I look over my shoulder at the car, parked at the curb just behind me.  The girl inside, still struggling to put her shoes on.  I turn my attention back to the bricks.  I worked at a brickyard for seven years after I got out of college.  Bricks are old friends to me.  Red, brown, yellow, tan, and black.  I even saw some purple ones once.  Rectangles, squares, trapezoids, wedges, keys, wavy ones, ones with holes through them to make them lighter to carry.  I was at a class in upstate New York, and a few of my fellow brickmeisters and I saw I fellow laying down some pink ordinance for a sidewalk, and we walked over and helped out for a few minutes.  I was young, with money in my pocket, and most of the flaws that have dogged me through my life had not manifested yet.  That fair time is inextricable tied to memories of piles of clay, sieves ten feet wide, and ancient impact presses creating thousands upon thousands of bricks,to be used by the world.

And these that I admired as my lady friend finally fit her shoes over the thick, red socks I had given her, red as the bricks in that old building, bricks made with equipment even more primitive than we had used in our broken-down factory, all those years ago.  Sometimes, technology stops — there is nothing new to do, no faster you can go, no cheaper or lighter or easier to use that you can make it.  Then, the industry turns to something harder.

160 years.  If true, then the wall had held up remarkably well.  It was bowed from side to side, and probably from top to bottom as well, but by no more than a foot or so.  Given that it had passed through 160 Ohio winters, that was quite an accomplishment.  There was some spalling on the west corner, and a few bricks had fallen out of place.  I wondered if people with the expertise to fix the wall still existed, and I hoped the owner would find them.  One head shake from the building inspector, and the bulldozers would roll, just as they were doing in old neighborhoods all over the city, and just as the will here one day, no doubt.

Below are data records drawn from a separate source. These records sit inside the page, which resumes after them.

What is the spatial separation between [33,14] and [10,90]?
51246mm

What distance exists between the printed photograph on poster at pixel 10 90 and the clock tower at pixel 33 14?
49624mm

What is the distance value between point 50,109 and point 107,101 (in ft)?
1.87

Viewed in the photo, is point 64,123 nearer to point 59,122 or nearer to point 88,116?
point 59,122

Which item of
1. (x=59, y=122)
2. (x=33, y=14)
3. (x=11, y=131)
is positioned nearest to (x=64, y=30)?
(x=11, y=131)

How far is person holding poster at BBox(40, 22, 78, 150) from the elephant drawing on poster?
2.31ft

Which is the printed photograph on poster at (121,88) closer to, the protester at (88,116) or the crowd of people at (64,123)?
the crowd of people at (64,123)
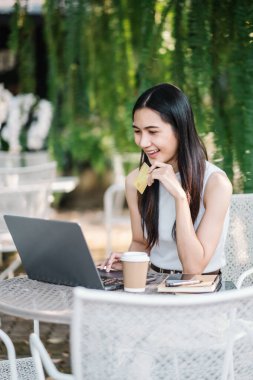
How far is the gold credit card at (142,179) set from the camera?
294 centimetres

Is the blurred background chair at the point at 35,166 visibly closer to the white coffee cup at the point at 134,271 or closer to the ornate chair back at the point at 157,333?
→ the white coffee cup at the point at 134,271

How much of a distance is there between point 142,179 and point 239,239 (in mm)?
650

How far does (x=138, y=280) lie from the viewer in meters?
2.55

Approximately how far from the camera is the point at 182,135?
300 cm

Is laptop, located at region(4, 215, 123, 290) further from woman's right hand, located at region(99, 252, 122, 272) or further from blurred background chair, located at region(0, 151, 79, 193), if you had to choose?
blurred background chair, located at region(0, 151, 79, 193)

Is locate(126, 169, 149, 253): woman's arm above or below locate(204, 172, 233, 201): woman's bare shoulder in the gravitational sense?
below

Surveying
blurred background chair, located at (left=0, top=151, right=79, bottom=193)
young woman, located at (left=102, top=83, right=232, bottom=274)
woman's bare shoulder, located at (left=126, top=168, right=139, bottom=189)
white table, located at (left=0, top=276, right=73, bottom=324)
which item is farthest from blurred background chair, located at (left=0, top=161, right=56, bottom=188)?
white table, located at (left=0, top=276, right=73, bottom=324)

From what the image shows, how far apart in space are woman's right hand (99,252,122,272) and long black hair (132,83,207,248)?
0.23 m

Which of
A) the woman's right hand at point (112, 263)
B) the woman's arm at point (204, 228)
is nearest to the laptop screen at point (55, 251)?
the woman's right hand at point (112, 263)

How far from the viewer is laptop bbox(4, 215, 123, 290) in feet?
8.07

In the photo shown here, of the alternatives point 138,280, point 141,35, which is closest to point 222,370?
point 138,280

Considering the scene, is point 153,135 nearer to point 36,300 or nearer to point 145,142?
point 145,142

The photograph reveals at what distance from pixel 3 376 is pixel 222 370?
3.19 feet

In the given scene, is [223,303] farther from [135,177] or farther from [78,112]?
[78,112]
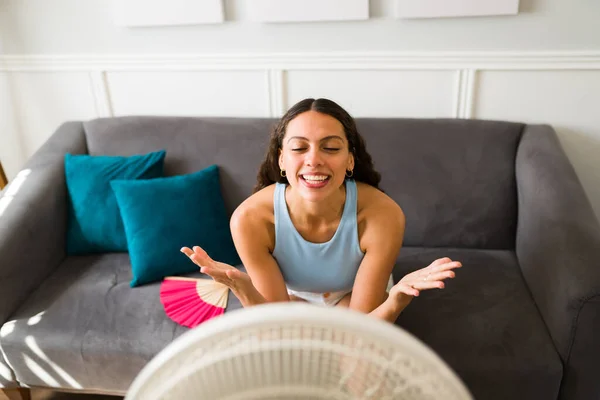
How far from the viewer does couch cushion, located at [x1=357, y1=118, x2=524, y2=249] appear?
191 centimetres

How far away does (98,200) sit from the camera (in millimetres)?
1975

For now, though, we still have half a dozen convenience stores like this one.  Imagine!  My date was a bit short on groceries, so I gave her my last twenty and told her to get what she wanted  I followed her up and down the aisles, aisles that sloped sharply to the south in some places — the building wasn’t in such good shape on the inside as out.  She picked up a 12-pack of soda, some lunch meat, and a frozen pizza, and we checked out.  I dropped her off on the corner, near where she was squatting with two other girls in a vacant house.  The house was brick, and you could tell it had once been beautiful.  It could be again, if someone spent a little time and effort on it.  But to all but me (it seems), the time has passed.  The sad brick house is a nest for urban blight, and the only cure is let condos roll over it.

I thought, “I wish I could save you.”  Was I was thinking of the girl or the house?